Thad Jones, Frank Wess, Kenny Burrell and Mal Waldron – After Hours (Available December 5, 2025)
Thad Jones, the trumpeter, was the de facto leader of this bop sextet. (The many marquee names included Mal Waldron on piano, Kenny Burrell on guitar, Frank Wess on flute and tenor saxophone, Paul Chambers on bass, and Art Taylor on drums.) “It is the assemblage of solos and conversations among the players that lends form and meaning,” Billboard noted in 1957, when the album came out.
Jones and Wess, alums of Count Basie’s band, tend to get the most flowers here. They shine on “Empty Street,” in particular, entwining instruments to gloriously boozy, bluesy effect — for more than 12 minutes. The track stands out as a gusty counterpart to the album’s other, more frenetic offerings.

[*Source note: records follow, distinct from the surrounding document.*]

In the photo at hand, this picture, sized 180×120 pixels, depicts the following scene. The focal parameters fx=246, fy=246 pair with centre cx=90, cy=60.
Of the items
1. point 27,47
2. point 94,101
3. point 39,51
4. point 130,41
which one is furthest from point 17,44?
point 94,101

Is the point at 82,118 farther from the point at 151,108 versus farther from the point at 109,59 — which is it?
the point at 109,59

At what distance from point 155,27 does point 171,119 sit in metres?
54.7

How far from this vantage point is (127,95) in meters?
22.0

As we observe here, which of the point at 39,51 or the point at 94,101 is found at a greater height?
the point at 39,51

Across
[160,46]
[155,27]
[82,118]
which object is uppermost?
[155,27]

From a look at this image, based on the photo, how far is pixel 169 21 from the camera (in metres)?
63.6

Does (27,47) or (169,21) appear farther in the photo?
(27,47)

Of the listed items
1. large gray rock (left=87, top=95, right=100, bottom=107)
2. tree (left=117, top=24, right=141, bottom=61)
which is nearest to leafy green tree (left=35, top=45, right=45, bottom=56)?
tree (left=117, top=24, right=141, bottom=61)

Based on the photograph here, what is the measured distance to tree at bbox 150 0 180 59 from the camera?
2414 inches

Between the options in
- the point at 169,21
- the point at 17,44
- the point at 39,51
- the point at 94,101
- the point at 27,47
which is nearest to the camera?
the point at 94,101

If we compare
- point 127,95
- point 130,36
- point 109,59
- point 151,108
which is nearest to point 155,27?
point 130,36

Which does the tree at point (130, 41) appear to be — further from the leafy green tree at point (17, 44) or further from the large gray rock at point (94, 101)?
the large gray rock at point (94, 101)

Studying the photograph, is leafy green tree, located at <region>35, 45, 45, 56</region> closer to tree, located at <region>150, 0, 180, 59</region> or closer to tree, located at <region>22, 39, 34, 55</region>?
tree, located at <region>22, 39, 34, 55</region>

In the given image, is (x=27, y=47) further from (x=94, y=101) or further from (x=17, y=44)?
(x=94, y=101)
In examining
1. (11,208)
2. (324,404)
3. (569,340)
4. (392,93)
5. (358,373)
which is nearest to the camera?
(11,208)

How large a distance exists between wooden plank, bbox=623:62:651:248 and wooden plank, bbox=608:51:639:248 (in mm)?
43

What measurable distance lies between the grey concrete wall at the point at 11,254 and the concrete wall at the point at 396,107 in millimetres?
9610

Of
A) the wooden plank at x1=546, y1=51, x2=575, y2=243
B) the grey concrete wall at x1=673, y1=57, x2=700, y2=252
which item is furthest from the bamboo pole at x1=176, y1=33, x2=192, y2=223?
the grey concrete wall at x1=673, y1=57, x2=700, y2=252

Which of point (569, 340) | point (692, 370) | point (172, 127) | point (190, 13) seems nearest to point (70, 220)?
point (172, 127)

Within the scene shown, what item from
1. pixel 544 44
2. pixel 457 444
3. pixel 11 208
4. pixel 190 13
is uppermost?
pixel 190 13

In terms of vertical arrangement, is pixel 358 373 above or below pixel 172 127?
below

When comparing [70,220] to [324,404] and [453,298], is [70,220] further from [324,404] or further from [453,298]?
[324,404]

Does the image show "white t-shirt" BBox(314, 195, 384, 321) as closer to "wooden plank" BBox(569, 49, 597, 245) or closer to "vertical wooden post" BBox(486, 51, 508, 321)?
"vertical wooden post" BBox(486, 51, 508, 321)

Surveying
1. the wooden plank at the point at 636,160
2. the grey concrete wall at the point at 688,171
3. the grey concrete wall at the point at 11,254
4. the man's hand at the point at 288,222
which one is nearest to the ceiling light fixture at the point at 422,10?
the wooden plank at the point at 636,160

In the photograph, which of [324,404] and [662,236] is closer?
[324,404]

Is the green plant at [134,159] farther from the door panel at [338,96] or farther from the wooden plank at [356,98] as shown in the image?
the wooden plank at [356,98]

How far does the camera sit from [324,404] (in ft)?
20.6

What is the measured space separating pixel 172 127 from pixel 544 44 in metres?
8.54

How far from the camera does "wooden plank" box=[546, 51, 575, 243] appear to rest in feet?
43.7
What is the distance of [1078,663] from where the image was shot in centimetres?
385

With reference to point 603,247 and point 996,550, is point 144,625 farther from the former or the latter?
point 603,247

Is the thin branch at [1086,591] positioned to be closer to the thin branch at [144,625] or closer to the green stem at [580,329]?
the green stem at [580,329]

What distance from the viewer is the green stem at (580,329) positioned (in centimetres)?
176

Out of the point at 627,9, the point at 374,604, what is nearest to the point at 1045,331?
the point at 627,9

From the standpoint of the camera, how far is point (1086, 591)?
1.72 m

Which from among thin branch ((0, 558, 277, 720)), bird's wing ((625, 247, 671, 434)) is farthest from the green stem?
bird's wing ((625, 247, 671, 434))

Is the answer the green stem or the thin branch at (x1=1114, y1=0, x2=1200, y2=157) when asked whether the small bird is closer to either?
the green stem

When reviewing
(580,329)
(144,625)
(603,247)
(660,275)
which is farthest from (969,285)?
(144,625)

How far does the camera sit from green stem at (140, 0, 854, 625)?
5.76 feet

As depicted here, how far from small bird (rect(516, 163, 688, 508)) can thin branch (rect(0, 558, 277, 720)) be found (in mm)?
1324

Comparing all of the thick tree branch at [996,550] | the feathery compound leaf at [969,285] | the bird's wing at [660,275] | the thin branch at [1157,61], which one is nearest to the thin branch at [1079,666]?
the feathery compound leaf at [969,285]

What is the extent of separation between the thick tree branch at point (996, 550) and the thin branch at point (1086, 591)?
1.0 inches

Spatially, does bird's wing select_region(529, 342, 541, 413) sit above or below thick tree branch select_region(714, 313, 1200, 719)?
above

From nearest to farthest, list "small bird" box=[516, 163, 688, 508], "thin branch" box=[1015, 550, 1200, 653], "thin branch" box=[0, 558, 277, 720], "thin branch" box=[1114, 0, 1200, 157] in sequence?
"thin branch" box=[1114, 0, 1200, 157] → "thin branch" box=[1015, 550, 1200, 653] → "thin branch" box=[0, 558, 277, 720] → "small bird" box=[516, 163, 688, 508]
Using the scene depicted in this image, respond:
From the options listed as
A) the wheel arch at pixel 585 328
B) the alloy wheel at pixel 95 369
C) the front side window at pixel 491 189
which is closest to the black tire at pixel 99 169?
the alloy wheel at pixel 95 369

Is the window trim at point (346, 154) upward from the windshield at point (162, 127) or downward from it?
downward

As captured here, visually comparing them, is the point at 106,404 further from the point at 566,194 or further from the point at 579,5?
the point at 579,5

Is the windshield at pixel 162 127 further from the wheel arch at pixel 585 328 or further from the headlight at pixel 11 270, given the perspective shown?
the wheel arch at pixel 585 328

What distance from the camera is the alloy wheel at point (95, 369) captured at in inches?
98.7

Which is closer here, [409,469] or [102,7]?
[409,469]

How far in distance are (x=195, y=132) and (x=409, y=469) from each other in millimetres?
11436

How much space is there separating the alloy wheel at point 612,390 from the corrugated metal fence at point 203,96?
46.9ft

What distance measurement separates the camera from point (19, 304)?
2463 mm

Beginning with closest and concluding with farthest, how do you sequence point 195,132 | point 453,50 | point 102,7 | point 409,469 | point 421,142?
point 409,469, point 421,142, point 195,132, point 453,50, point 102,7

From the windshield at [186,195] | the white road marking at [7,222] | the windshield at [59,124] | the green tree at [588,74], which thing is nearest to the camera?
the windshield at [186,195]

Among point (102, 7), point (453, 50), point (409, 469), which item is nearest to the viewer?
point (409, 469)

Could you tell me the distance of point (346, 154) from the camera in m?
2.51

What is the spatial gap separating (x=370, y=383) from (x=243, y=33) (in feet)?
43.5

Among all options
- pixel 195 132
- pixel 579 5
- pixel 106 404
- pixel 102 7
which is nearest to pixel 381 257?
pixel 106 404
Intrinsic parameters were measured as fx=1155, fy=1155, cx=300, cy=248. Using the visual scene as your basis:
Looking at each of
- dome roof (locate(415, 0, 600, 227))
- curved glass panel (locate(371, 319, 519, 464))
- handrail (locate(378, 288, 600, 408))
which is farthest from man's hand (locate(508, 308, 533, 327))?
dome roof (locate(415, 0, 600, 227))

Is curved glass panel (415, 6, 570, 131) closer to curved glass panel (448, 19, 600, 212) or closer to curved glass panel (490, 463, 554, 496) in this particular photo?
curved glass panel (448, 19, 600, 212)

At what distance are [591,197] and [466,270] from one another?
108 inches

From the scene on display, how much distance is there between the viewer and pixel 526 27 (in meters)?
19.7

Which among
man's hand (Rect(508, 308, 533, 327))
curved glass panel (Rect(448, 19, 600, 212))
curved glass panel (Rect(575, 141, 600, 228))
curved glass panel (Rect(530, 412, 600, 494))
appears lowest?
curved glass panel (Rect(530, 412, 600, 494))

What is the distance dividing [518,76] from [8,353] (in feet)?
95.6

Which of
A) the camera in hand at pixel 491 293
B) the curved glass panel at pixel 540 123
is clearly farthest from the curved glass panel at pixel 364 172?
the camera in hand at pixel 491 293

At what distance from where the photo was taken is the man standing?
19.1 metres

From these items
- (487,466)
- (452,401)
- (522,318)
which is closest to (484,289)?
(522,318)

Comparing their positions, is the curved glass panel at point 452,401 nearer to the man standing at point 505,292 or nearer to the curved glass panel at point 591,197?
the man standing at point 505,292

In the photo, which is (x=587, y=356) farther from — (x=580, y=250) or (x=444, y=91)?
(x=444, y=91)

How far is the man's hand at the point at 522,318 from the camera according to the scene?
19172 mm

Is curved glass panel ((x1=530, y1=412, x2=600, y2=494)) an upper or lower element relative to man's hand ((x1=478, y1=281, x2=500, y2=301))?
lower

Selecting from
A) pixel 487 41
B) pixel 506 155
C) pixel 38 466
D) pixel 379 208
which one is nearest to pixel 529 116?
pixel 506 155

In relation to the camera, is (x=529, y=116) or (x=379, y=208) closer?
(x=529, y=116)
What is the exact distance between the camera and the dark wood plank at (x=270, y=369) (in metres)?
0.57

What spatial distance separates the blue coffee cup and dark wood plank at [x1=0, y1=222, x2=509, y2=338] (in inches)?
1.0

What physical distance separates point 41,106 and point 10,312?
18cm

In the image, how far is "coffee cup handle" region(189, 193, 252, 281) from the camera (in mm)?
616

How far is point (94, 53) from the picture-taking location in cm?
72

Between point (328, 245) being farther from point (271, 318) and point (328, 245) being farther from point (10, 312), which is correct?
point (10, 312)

Red Garland Quintet – Soul Junction (Available December 5, 2025)
Recorded in November 1957 and released three years later, this long-favorite from pianist Red Garland features an enviable ensemble: John Coltrane (tenor sax), Donald Byrd (trumpet), Art Taylor (drums), and George Joyner (bass). It’s a solid example of future jazz legends uniquely and successfully dipping into blues.
At this point, Garland was on top of his game, notably as a pianist for the Miles Davis Quintet. So, the finesse of Soul Junction should come as no surprise to those in the know. It is a strong offering right off the bat, with the exquisite 15-and-a-half-minute title track. An endurance exercise, it takes its time to show off Garland’s dexterous, yet just-restrained-enough ivory-tickling acumen. Coltrane, for his part, AllMusic writes, “is in excellent form, playing several stunning sheets of sound solos.”